* THE DATA *
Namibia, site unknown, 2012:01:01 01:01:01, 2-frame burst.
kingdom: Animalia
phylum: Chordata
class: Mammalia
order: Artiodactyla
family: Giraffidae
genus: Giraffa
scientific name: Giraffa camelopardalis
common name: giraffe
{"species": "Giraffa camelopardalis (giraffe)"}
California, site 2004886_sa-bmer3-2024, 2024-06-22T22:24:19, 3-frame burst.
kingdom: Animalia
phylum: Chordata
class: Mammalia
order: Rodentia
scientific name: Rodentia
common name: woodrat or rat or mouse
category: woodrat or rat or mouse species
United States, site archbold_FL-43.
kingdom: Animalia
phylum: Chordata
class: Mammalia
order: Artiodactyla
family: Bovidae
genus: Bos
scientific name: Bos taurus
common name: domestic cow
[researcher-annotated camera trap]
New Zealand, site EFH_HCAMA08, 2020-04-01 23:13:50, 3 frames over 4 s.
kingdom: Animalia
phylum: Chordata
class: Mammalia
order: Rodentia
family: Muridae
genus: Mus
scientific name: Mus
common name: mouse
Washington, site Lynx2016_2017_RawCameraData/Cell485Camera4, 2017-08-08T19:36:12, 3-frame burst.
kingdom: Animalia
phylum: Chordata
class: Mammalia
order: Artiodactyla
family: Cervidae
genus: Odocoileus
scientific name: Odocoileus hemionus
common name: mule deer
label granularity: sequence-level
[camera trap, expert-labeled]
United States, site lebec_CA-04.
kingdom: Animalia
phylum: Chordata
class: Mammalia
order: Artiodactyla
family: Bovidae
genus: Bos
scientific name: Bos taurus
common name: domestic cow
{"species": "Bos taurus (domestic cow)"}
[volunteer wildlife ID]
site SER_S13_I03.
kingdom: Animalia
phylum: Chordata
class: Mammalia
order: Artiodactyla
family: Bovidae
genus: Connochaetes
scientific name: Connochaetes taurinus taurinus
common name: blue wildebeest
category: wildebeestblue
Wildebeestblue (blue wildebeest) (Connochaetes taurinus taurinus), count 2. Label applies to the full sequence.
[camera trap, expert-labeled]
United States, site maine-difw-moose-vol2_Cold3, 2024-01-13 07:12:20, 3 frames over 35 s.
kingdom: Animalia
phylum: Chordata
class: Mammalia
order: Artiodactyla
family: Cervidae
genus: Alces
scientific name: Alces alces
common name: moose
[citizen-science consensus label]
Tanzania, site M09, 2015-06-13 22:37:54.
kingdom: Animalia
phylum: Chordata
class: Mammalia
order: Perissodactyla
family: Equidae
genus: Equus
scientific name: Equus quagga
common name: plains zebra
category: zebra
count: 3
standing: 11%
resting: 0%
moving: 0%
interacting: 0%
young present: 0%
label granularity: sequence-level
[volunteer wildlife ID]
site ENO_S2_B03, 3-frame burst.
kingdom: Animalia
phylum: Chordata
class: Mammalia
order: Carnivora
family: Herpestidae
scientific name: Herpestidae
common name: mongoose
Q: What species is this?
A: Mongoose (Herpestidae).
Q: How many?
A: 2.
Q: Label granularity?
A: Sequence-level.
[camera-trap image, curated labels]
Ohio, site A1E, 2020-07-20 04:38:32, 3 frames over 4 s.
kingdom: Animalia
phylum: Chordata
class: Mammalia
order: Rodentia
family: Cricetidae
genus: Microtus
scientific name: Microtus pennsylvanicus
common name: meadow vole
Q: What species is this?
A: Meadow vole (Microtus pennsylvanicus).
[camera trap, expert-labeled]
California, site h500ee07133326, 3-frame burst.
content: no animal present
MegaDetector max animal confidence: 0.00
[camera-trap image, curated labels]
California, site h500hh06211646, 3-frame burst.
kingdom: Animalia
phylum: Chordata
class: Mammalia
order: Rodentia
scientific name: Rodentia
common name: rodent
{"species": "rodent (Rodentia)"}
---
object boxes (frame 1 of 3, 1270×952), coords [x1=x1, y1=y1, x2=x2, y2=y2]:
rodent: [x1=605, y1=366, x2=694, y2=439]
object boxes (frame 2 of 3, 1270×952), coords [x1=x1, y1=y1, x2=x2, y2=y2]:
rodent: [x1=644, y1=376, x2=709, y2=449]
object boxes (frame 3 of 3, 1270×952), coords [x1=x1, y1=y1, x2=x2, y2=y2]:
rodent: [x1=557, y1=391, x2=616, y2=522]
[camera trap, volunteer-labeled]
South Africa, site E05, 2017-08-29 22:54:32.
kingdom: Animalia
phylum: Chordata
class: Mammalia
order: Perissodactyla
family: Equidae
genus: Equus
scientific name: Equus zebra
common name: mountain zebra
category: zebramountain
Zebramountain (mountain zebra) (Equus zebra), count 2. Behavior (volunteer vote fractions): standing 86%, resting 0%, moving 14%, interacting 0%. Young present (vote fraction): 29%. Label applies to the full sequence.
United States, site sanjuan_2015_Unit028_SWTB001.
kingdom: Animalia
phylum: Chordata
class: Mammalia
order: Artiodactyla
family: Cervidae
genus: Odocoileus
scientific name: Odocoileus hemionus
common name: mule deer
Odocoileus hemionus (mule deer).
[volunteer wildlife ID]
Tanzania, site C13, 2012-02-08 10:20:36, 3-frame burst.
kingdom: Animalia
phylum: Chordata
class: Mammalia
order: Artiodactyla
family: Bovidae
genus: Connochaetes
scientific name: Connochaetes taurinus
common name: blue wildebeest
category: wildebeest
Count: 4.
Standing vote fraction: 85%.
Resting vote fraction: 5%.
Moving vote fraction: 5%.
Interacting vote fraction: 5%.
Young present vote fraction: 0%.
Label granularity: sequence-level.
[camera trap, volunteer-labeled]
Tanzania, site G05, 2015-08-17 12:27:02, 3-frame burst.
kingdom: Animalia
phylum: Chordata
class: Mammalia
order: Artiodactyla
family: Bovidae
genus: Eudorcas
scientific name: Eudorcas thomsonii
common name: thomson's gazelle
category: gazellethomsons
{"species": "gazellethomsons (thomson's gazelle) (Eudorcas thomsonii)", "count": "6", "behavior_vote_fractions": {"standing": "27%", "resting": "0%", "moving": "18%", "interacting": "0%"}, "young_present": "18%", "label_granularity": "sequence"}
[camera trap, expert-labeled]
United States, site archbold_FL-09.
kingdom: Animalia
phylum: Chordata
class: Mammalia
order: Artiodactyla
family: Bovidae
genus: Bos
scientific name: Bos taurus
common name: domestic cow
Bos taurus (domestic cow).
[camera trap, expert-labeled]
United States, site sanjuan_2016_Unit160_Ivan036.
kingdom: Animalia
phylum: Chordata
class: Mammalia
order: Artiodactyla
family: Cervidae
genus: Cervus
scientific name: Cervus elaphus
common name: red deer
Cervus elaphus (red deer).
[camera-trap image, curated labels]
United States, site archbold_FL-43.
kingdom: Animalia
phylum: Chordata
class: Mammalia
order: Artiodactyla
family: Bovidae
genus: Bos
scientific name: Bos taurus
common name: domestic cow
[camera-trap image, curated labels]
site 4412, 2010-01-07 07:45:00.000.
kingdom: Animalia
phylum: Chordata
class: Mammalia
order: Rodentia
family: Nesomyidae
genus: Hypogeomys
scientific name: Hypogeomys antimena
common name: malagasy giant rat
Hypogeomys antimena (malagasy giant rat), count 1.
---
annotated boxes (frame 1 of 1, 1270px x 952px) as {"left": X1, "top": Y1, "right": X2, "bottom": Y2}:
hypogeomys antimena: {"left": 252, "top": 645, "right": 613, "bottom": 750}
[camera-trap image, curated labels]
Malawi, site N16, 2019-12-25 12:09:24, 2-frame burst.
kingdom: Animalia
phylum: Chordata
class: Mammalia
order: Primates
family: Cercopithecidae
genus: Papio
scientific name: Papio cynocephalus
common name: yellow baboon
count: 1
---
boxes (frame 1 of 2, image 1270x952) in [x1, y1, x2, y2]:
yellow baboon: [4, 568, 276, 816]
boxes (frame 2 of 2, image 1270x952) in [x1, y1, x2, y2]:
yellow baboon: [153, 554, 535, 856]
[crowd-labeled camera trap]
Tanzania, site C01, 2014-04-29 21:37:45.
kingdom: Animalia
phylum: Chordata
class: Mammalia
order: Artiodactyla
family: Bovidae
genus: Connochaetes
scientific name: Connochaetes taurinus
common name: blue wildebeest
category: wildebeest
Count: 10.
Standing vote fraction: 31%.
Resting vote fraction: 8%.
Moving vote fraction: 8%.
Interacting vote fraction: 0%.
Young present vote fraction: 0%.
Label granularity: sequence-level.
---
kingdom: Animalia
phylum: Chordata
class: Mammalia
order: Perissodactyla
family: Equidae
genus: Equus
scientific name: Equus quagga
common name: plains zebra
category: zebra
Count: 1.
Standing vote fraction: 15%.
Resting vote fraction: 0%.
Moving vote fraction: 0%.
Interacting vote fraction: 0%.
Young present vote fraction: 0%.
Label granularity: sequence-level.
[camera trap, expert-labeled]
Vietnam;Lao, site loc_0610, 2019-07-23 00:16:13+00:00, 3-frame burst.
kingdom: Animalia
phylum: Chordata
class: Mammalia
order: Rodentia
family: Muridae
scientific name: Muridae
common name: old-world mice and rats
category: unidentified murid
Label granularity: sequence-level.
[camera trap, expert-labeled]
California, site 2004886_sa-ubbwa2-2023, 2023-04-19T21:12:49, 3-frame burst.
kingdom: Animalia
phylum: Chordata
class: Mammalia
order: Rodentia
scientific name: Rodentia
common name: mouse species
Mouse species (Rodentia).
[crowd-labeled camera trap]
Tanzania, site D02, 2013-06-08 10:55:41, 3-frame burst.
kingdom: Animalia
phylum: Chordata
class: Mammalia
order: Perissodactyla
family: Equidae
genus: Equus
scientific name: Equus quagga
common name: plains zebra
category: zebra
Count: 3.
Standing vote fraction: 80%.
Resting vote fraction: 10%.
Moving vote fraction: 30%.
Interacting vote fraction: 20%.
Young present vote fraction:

* GOAL OF THE EXERCISE *
Only lines holding the word "thomsonii" are wanted; list them all from the material.

* SOLUTION TO THE EXERCISE *
scientific name: Eudorcas thomsonii
{"species": "gazellethomsons (thomson's gazelle) (Eudorcas thomsonii)", "count": "6", "behavior_vote_fractions": {"standing": "27%", "resting": "0%", "moving": "18%", "interacting": "0%"}, "young_present": "18%", "label_granularity": "sequence"}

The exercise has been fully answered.